Public servants say, always with the best of intentions, "What greater service we could render if only we had a little more money and a little more power." But the truth is that outside of its legitimate function,government does nothing as well or as economically as the private sector.
Yet any time you and I question the schemes of the do-gooders, we're denounced as being opposed to their humanitarian goals. It seems impossible to legitimately debate their solutions with the assumption that all of us share the desire to help the less fortunate. They tell us we're always "against," never "for" anything.
We are for a provision that destitution should not follow unemployment by reason of old age, and to that end we have accepted Social Security as a step toward meeting the problem. However, we are against those entrusted with this program when they practice deception regarding its fiscal shortcomings, when they charge that any criticism of the program means that we want to end payments....

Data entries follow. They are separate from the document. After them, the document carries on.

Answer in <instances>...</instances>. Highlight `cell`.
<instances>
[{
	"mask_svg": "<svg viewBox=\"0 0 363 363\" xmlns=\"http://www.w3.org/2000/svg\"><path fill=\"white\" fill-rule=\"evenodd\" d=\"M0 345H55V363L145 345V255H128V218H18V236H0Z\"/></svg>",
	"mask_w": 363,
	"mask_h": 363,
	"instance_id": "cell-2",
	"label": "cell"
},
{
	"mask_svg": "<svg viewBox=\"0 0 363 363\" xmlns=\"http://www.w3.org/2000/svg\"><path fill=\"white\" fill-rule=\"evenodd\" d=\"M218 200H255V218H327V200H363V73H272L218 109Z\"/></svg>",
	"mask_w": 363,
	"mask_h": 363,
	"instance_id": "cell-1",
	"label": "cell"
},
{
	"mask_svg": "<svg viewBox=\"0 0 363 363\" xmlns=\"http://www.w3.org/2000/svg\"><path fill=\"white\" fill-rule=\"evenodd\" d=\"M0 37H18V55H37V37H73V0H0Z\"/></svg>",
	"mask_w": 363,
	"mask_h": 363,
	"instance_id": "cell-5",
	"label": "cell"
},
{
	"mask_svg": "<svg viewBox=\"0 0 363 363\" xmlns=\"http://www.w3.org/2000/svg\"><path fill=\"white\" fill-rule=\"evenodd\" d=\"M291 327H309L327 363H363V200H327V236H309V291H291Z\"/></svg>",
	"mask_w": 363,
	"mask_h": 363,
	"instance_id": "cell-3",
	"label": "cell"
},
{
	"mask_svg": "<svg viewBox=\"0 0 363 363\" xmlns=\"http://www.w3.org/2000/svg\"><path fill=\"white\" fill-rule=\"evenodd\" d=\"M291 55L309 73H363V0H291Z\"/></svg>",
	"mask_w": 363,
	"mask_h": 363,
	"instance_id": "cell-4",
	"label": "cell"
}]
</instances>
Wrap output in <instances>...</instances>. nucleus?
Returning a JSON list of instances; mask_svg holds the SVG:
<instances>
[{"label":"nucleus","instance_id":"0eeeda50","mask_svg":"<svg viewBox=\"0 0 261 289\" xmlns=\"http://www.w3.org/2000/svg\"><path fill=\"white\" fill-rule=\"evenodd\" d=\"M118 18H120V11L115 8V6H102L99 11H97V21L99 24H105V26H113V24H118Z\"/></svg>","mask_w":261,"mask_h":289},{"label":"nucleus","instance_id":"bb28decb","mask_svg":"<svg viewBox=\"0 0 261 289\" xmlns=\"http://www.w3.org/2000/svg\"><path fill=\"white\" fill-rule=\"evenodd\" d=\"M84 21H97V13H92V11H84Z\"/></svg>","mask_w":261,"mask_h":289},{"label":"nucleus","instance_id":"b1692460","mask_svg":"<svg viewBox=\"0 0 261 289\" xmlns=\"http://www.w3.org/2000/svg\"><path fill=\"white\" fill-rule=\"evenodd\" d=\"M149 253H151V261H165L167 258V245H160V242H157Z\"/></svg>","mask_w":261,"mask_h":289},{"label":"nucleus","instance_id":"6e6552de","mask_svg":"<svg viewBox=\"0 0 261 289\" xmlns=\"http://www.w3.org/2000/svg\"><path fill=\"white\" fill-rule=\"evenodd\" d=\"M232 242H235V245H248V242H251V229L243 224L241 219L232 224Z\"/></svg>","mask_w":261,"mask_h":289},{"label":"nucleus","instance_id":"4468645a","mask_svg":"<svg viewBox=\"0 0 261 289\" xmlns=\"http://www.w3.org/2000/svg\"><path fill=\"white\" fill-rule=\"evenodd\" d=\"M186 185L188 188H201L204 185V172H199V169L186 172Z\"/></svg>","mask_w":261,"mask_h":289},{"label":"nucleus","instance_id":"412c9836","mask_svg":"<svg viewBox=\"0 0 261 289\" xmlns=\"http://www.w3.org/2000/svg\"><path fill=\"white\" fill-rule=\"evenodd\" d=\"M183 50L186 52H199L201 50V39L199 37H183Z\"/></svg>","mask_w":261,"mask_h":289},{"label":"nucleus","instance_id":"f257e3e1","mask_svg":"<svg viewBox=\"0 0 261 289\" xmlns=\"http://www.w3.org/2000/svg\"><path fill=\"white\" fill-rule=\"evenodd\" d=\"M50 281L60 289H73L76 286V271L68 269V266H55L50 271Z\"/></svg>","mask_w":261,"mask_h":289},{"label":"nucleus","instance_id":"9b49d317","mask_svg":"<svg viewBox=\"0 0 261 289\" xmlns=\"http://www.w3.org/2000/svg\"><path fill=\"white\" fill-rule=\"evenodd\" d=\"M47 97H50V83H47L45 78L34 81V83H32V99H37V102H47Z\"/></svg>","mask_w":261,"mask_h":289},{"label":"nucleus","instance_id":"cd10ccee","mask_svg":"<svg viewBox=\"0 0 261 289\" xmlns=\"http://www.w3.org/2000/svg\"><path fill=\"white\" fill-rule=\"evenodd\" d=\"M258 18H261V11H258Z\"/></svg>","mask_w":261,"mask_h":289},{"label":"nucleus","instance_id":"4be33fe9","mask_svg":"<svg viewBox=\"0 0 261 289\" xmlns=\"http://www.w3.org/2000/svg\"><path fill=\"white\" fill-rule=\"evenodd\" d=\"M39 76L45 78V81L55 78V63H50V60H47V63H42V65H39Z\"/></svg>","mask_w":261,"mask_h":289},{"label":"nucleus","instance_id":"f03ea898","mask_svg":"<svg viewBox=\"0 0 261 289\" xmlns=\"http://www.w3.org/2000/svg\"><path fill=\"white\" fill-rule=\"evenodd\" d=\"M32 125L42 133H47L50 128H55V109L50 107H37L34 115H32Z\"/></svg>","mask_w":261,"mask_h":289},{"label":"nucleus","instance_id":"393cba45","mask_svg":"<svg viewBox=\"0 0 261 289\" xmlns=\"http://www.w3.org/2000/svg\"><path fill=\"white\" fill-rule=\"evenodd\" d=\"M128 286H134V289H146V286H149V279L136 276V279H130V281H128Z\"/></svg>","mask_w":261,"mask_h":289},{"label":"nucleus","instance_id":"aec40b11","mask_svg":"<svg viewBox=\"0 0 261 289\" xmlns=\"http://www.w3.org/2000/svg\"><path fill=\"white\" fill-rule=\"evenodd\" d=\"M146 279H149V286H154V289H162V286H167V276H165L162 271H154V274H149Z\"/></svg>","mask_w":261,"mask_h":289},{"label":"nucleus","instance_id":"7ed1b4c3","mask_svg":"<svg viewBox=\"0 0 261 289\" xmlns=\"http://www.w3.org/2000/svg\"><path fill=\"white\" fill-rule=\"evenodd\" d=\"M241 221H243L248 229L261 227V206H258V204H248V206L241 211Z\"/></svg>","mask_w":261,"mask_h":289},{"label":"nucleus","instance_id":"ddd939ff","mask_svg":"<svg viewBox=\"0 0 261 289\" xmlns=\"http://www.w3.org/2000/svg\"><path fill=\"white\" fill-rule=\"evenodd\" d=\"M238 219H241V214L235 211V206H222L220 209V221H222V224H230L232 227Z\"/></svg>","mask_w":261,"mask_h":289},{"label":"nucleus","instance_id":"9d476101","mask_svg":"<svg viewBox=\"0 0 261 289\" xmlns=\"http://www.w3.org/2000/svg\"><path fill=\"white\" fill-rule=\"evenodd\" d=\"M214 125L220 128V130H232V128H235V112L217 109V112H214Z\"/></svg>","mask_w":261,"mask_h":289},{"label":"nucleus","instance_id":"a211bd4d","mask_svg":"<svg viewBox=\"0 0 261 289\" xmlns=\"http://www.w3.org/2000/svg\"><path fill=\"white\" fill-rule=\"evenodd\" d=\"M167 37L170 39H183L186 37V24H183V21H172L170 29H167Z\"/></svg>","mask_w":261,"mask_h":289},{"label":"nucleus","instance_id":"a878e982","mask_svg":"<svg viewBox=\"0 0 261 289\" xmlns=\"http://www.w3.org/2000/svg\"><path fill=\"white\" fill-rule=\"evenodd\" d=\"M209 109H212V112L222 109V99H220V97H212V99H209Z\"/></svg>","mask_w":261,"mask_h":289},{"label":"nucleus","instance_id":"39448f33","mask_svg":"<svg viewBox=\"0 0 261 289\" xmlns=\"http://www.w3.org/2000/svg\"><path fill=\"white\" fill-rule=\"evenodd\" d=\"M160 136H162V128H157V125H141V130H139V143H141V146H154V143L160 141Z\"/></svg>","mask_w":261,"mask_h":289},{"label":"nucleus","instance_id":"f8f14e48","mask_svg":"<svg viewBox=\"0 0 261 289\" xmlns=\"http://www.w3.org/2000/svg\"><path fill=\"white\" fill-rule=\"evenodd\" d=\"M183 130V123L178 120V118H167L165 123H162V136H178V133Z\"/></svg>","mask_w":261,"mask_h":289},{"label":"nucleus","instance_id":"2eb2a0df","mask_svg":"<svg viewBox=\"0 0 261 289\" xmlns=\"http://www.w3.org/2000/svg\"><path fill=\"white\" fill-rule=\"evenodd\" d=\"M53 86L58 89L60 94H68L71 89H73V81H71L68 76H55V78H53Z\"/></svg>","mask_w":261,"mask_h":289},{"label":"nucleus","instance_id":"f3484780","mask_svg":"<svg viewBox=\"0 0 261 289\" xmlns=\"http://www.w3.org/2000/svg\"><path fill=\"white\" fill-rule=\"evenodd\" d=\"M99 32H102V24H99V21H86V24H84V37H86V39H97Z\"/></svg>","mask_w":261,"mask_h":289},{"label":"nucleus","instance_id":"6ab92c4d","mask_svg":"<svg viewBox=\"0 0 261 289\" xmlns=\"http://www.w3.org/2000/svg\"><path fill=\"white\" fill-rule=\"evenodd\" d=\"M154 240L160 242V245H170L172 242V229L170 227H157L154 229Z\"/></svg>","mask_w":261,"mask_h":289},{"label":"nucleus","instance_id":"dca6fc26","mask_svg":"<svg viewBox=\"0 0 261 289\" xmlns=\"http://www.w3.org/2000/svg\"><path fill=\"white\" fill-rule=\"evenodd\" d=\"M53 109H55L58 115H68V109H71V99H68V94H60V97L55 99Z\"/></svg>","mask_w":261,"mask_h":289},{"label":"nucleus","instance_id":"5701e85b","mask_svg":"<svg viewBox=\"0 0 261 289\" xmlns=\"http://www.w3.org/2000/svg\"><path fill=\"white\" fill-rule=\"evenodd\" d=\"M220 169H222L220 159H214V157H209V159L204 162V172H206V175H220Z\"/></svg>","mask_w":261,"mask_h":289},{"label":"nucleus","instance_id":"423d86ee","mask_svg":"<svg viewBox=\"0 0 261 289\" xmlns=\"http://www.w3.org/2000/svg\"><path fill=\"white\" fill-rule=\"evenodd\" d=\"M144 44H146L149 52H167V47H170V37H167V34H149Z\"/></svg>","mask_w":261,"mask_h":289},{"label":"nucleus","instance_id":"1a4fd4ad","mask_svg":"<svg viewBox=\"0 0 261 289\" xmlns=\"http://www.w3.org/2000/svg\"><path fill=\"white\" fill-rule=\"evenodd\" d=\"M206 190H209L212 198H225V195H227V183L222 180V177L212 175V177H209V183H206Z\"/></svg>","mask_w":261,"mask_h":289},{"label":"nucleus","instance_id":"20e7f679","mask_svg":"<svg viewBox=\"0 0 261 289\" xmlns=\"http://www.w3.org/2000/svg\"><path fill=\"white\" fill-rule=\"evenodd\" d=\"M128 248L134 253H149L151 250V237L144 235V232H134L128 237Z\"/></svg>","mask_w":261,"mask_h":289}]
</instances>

We are for aiding our allies by sharing our material blessings with nations which share our fundamental beliefs, but we are against doling out money government to government, creating bureaucracy, if not socialism,all over the world.
We need true tax reform that will at least make a start toward I restoring for our children the American Dream that wealth is denied to no one, that each individual has the right to fly as high as his strength and ability will take him.... But we can not have such reform while our tax policy is engineered by people who view the tax as a means of achieving changes in our social structure....
Have we the courage and the will to face up to the immorality and discrimination of the progressive tax, and demand a return to traditional proportionate taxation? . . . Today in our country the tax collector's share is 37 cents of -very dollar earned. Freedom has never been so fragile, so close to slipping from our grasp.
Are you willing to spend time studying the issues, making yourself aware,and then conveying that information to family and friends? Will you resist the temptation to get a government handout for your community? Realize that the doctor's fight against socialized medicine is your fight. We can't socialize the doctors without socializing the patients. Recognize that government invasion of public power is eventually an assault upon your own business. If some among you fear taking a stand because you are afraid of reprisals from customers, clients, or even government, recognize that you are just feeding the crocodile hoping he'll eat you last.
If all of this seems like a great deal of trouble, think what's at stake. We are faced with the most evil enemy mankind has known in his long climb from the swamp to the stars. There can be no security any where in the free world if there is no fiscal and economic stability within the United States. Those who ask us to trade our freedom for the soup kitchen of the welfare state are architects of a policy of accommodation.
They say the world has become too complex for simple answers. They are wrong. There are no easy answers, but there are simple answers. We must have the courage to do what we know is morally right. Winston Churchill said that "the destiny of man is not measured by material computation.When great forces are on the move in the world, we learn we are spirits-not animals." And he said, "There is something going on in time and space, and beyond time and space, which, whether we like it or not, spells duty."
You and I have a rendezvous with destiny. We will preserve for our children this, the last best hope of man on earth, or we will sentence them to take the first step into a thousand years of darkness. If we fail,at least let our children and our children's children say of us we justified our brief moment here. We did all that could be done.